**Extract to read:**

########

Shawnee, Kan.,
17
July
2018
|
07:00 AM
America/Chicago

Task Force to Address Dyslexia Needs

Teachers are trained to identify and work with children with learning disabilities. If the teacher feels the student needs extra attention, they are prescribed special classes, educators and curriculum.

That’s not the case with dyslexia.

The learning disability is best known as children reading letters out of order. But, it is actually a disability where readers have trouble matching the letters they see with the sounds those letters and combinations of letters make. This affects a child’s ability to read fluently, spell words correctly, learn a second language and much more.

Many teachers do not receive education or specific cues to look for when it comes to dyslexia, and therefore numerous children progress through the education system struggling with reading and writing their entire lives.

This was the case for Nick and Katie Reed’s children.

“Our youngest was 4 when we first noticed she was having trouble. She turned out to be severely dyslexic,” says Katie, who works in her husband’s office. He is a State Farm® agent  in Shawnee, Kan. “In preschool, the students would work on one letter all week, and she would have no idea what the letter was at the end of the week. We were reading and practicing at home and nothing was clicking. Everything else was developing on track, but something about letters wasn’t clicking.”

Katie began doing research. She found a specialist in learning disabilities to see her daughter, Josie. After further testing and assessing, Josie was deemed at a high risk for dyslexia.

########

**Task instructions:**
Decide whether each of these statements agrees with the dyslexia article, and answer yes or no, quoting the words of the article that settle it: 1. The Reeds' youngest child was 4 when they first noticed she was having trouble. 2. Katie Reed is herself a State Farm agent. 3. Josie was seen by a specialist in learning disabilities.

(Records from a data source)

########

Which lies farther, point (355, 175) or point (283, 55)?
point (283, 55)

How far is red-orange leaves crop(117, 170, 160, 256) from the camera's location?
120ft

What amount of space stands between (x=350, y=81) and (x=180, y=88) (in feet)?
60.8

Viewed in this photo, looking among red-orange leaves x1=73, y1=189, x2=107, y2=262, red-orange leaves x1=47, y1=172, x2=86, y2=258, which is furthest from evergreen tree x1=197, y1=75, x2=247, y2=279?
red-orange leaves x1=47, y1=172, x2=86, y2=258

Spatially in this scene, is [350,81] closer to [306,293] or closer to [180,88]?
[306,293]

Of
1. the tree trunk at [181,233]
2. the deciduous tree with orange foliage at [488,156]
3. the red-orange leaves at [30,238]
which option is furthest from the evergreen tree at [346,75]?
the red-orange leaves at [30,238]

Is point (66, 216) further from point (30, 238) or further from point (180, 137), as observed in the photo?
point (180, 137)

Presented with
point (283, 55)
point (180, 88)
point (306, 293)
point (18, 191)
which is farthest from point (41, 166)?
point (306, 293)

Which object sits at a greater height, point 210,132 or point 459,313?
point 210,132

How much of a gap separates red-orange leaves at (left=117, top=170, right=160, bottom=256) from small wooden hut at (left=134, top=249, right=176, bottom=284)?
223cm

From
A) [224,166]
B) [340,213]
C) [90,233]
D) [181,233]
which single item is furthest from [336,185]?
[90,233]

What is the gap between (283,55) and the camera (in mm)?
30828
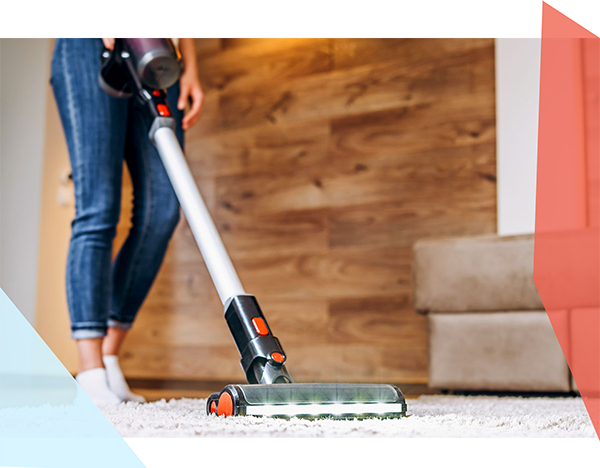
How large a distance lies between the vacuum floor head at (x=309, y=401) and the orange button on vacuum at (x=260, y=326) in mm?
94

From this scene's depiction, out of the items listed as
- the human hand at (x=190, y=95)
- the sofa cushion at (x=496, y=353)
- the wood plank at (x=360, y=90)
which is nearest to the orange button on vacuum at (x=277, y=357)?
the human hand at (x=190, y=95)

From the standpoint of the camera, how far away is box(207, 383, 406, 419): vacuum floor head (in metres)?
0.51

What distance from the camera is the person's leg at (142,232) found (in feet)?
3.40

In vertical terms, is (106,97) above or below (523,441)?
above

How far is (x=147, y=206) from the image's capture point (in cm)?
105

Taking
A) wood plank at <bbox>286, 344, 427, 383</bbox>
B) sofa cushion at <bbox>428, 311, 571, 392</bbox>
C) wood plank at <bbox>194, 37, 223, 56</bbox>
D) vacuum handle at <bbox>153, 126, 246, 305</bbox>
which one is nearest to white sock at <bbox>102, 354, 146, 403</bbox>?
vacuum handle at <bbox>153, 126, 246, 305</bbox>

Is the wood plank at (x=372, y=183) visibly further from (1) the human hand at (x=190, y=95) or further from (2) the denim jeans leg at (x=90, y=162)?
(2) the denim jeans leg at (x=90, y=162)

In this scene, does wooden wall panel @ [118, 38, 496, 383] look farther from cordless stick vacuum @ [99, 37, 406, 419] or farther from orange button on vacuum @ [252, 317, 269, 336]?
orange button on vacuum @ [252, 317, 269, 336]

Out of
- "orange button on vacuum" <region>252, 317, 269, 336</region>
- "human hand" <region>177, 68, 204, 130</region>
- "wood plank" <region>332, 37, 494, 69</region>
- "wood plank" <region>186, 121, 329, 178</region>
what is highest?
"wood plank" <region>332, 37, 494, 69</region>

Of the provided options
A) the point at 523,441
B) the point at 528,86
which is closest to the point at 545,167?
the point at 528,86

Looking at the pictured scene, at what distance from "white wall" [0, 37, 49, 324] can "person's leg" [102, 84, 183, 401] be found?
118 centimetres
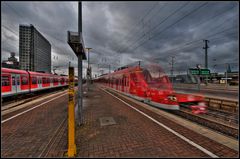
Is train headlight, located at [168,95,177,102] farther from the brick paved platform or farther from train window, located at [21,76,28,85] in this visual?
train window, located at [21,76,28,85]

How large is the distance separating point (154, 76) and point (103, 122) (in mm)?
5721

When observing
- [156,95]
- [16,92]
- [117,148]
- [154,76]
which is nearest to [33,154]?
[117,148]

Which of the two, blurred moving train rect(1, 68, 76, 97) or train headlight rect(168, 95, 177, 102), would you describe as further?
blurred moving train rect(1, 68, 76, 97)

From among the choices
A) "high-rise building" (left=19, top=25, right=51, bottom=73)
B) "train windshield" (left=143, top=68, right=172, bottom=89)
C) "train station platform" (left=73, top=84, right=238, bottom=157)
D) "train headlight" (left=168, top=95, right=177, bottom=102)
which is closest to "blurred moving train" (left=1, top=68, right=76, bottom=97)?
"high-rise building" (left=19, top=25, right=51, bottom=73)

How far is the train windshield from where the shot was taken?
9.69m

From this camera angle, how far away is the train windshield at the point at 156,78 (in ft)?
31.8

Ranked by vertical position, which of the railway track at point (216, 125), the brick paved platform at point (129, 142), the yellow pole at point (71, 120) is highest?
the yellow pole at point (71, 120)

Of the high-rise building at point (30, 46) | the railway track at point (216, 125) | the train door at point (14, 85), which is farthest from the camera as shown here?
the high-rise building at point (30, 46)

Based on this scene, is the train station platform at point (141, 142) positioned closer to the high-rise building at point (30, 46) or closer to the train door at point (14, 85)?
the train door at point (14, 85)

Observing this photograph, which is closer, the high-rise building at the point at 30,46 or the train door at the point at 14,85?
the train door at the point at 14,85

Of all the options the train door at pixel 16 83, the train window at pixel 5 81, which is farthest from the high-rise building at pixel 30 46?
the train window at pixel 5 81

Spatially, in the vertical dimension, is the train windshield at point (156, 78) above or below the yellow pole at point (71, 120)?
above

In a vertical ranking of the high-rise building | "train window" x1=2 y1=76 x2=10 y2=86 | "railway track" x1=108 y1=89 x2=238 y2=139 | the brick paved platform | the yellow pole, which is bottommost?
"railway track" x1=108 y1=89 x2=238 y2=139

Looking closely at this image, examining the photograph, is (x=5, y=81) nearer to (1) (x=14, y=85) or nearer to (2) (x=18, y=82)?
(1) (x=14, y=85)
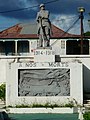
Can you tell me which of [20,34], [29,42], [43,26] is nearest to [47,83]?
[43,26]

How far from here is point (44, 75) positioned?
2233 centimetres

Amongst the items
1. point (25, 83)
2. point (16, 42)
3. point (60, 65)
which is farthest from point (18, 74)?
point (16, 42)

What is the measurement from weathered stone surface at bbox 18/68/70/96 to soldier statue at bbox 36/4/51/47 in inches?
77.7

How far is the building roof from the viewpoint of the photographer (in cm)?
5103

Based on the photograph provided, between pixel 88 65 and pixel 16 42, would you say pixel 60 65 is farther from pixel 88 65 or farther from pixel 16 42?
pixel 16 42

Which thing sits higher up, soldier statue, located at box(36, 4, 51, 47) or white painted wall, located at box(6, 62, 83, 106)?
soldier statue, located at box(36, 4, 51, 47)

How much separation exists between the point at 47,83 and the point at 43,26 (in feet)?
10.4

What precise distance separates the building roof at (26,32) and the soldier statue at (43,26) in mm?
25708

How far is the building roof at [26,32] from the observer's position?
51025mm

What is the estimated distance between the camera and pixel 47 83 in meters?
22.3

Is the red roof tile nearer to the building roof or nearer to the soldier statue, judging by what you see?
the building roof

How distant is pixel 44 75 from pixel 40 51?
5.48 ft

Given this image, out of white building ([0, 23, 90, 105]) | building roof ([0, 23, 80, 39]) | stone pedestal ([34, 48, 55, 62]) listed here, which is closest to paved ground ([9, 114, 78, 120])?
stone pedestal ([34, 48, 55, 62])

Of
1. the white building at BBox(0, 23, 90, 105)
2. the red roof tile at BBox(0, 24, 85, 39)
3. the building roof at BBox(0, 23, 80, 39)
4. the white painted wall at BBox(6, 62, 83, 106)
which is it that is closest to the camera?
the white painted wall at BBox(6, 62, 83, 106)
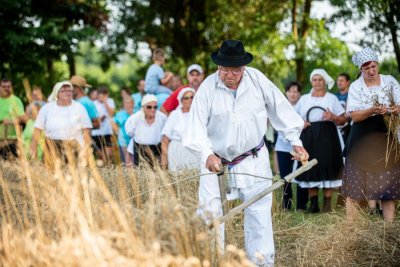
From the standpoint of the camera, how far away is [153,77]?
10.8m

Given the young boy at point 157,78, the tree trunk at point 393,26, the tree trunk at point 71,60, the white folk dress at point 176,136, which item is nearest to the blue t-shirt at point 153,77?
the young boy at point 157,78

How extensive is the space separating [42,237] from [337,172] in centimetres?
568

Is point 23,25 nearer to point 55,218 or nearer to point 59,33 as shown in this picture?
point 59,33

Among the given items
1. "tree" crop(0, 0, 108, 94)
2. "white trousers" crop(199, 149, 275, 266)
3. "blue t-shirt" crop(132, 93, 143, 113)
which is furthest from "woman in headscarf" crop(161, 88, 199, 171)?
"tree" crop(0, 0, 108, 94)

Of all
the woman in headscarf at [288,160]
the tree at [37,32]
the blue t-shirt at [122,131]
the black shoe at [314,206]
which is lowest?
the black shoe at [314,206]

########

**Reply:**
1. Yes: "Our youngest was 4 when we first noticed she was having trouble."
2. No: "says Katie, who works in her husband’s office. He is a State Farm® agent"
3. Yes: "She found a specialist in learning disabilities to see her daughter, Josie."